这里没法再待下去,他勉强稳定心神,抬脚走人。
下了船,秘书在外面等候,替他打开车门。他看也没看,直接弯腰上车,哐当一声摔上车门,烟蒂从车窗里扔出来。
秘书坐到前座,吩咐司机开车。车驶离港口,过了十分钟,口袋里的电话却响了。
他接起来,应了几句,接着按下后座的电话:
“赵总,简小姐刚刚打来电话,说路上堵车,她会晚点到。您看怎么办?”
又被耍了!
赵明靳眼里直冒火,一口气没咽下去,恨不能把手边所有能砸的东西统统全摔烂。姓傅的毁了他过往的人生还不够!
秘书久等没听见动静,手心直渗汗。
过会儿,电话里冷地发出一声笑:
“怎么解释,还用我教?”
昏黑的车厢气氛闷窒,无人敢说话。
接到赵明靳的秘书回电时,简颂已经快到码头。
对方突然爽约,她不能不生气,要求和赵明靳通话,可秘书只说他还在忙,接着便挂了电话。
这个赵明靳!简直莫名其妙!
他纠缠她整整两个周,难道就是为了戏弄她?
平白无故被放了鸽子,她捏一捏太阳穴,叹口气,只好告诉司机,让他掉头回去。
这并不是一件容易的事。来的路上简颂就已经发现,这个新司机简直无法沟通。
明明眼见她快要迟到,他却专程绕路,几乎经过大半个港城,还非要在各个堵塞路口盘旋,在高架桥上待了半小时都没下来!

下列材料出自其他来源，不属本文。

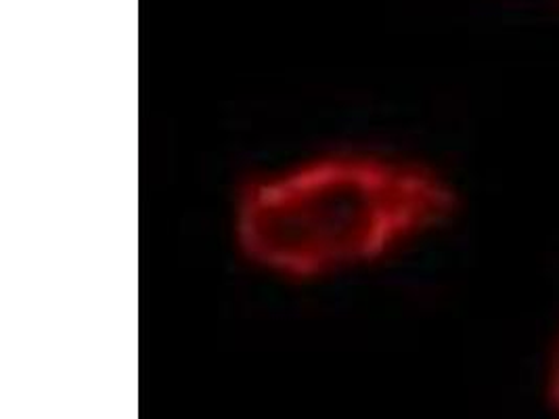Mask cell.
<instances>
[{"label":"cell","instance_id":"obj_1","mask_svg":"<svg viewBox=\"0 0 559 419\" xmlns=\"http://www.w3.org/2000/svg\"><path fill=\"white\" fill-rule=\"evenodd\" d=\"M455 212V187L430 164L337 147L246 179L230 206V236L258 273L321 284L405 254L444 229Z\"/></svg>","mask_w":559,"mask_h":419},{"label":"cell","instance_id":"obj_2","mask_svg":"<svg viewBox=\"0 0 559 419\" xmlns=\"http://www.w3.org/2000/svg\"><path fill=\"white\" fill-rule=\"evenodd\" d=\"M545 388L554 411L559 416V332L556 340L549 348L547 355V367H545Z\"/></svg>","mask_w":559,"mask_h":419}]
</instances>
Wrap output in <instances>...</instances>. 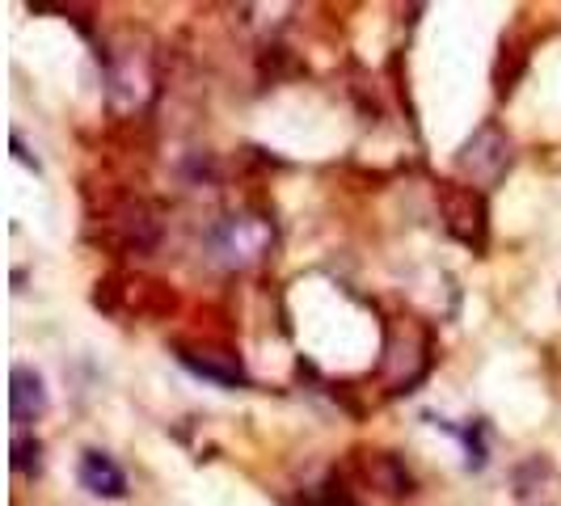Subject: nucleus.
Here are the masks:
<instances>
[{
    "mask_svg": "<svg viewBox=\"0 0 561 506\" xmlns=\"http://www.w3.org/2000/svg\"><path fill=\"white\" fill-rule=\"evenodd\" d=\"M111 225L118 232V241L136 253H148L161 241V220H157V211L148 203H127L123 211H114Z\"/></svg>",
    "mask_w": 561,
    "mask_h": 506,
    "instance_id": "6",
    "label": "nucleus"
},
{
    "mask_svg": "<svg viewBox=\"0 0 561 506\" xmlns=\"http://www.w3.org/2000/svg\"><path fill=\"white\" fill-rule=\"evenodd\" d=\"M77 478L89 494H98V498H123L127 494V478H123V469L114 464L106 451H84L81 456V469H77Z\"/></svg>",
    "mask_w": 561,
    "mask_h": 506,
    "instance_id": "8",
    "label": "nucleus"
},
{
    "mask_svg": "<svg viewBox=\"0 0 561 506\" xmlns=\"http://www.w3.org/2000/svg\"><path fill=\"white\" fill-rule=\"evenodd\" d=\"M13 469L26 473V478H34V473L43 469V444H38L34 435H18V439H13Z\"/></svg>",
    "mask_w": 561,
    "mask_h": 506,
    "instance_id": "9",
    "label": "nucleus"
},
{
    "mask_svg": "<svg viewBox=\"0 0 561 506\" xmlns=\"http://www.w3.org/2000/svg\"><path fill=\"white\" fill-rule=\"evenodd\" d=\"M355 469H359V478H364L376 494H385V498H405V494H414V478H410V469L397 460L393 451H359V456H355Z\"/></svg>",
    "mask_w": 561,
    "mask_h": 506,
    "instance_id": "3",
    "label": "nucleus"
},
{
    "mask_svg": "<svg viewBox=\"0 0 561 506\" xmlns=\"http://www.w3.org/2000/svg\"><path fill=\"white\" fill-rule=\"evenodd\" d=\"M178 359H182V367H191L195 376L216 380V384H228V389H237V384L250 380V376H245V364H241L232 350H216V346H178Z\"/></svg>",
    "mask_w": 561,
    "mask_h": 506,
    "instance_id": "4",
    "label": "nucleus"
},
{
    "mask_svg": "<svg viewBox=\"0 0 561 506\" xmlns=\"http://www.w3.org/2000/svg\"><path fill=\"white\" fill-rule=\"evenodd\" d=\"M439 207H444V220L456 241L481 250L485 245V203L473 186H460V182H444L439 186Z\"/></svg>",
    "mask_w": 561,
    "mask_h": 506,
    "instance_id": "2",
    "label": "nucleus"
},
{
    "mask_svg": "<svg viewBox=\"0 0 561 506\" xmlns=\"http://www.w3.org/2000/svg\"><path fill=\"white\" fill-rule=\"evenodd\" d=\"M266 245H271V228L262 225V220H250V216L228 220L225 232H220V241H216V250L225 253V262H237V266L262 257Z\"/></svg>",
    "mask_w": 561,
    "mask_h": 506,
    "instance_id": "5",
    "label": "nucleus"
},
{
    "mask_svg": "<svg viewBox=\"0 0 561 506\" xmlns=\"http://www.w3.org/2000/svg\"><path fill=\"white\" fill-rule=\"evenodd\" d=\"M506 161H511V140L503 136V127H494V123H481L478 131H473V140L465 143L460 157H456L460 173H469V177L481 182V186L499 182Z\"/></svg>",
    "mask_w": 561,
    "mask_h": 506,
    "instance_id": "1",
    "label": "nucleus"
},
{
    "mask_svg": "<svg viewBox=\"0 0 561 506\" xmlns=\"http://www.w3.org/2000/svg\"><path fill=\"white\" fill-rule=\"evenodd\" d=\"M9 414L18 426L26 422H38L47 414V389H43V376L30 371V367H13V380H9Z\"/></svg>",
    "mask_w": 561,
    "mask_h": 506,
    "instance_id": "7",
    "label": "nucleus"
}]
</instances>
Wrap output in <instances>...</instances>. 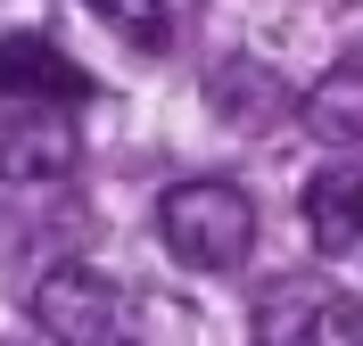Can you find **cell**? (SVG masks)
I'll return each mask as SVG.
<instances>
[{
	"mask_svg": "<svg viewBox=\"0 0 363 346\" xmlns=\"http://www.w3.org/2000/svg\"><path fill=\"white\" fill-rule=\"evenodd\" d=\"M83 67H67L42 33H0V108L9 99H83Z\"/></svg>",
	"mask_w": 363,
	"mask_h": 346,
	"instance_id": "5b68a950",
	"label": "cell"
},
{
	"mask_svg": "<svg viewBox=\"0 0 363 346\" xmlns=\"http://www.w3.org/2000/svg\"><path fill=\"white\" fill-rule=\"evenodd\" d=\"M306 231H314L322 255L363 248V165H330L306 182Z\"/></svg>",
	"mask_w": 363,
	"mask_h": 346,
	"instance_id": "8992f818",
	"label": "cell"
},
{
	"mask_svg": "<svg viewBox=\"0 0 363 346\" xmlns=\"http://www.w3.org/2000/svg\"><path fill=\"white\" fill-rule=\"evenodd\" d=\"M99 25H116L124 42H140V50H165V33H174V8L165 0H83Z\"/></svg>",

她等不及,试图沟通,可偏偏他只听得懂粤语。两人鸡同鸭讲,最后以司机面带微笑,打开电台请她听广播而告终。
简颂彻底没了脾气。
她一定要告诉傅屿川,让他把这个新来的司机fire掉!
想到傅屿川,她免不了又忆起中午的事。
原本低落的情绪更加恶化,她偏过头,只能控制自己不再去想。
今天实在诸事不顺。
一整天没吃上饭,她已经饥肠辘辘,本来想让司机找家餐厅停下,结果解释半天他也听不懂,最后还是直接开回了公寓。
简颂无奈,迫不得已向现实低头,只好回家再考虑点外卖。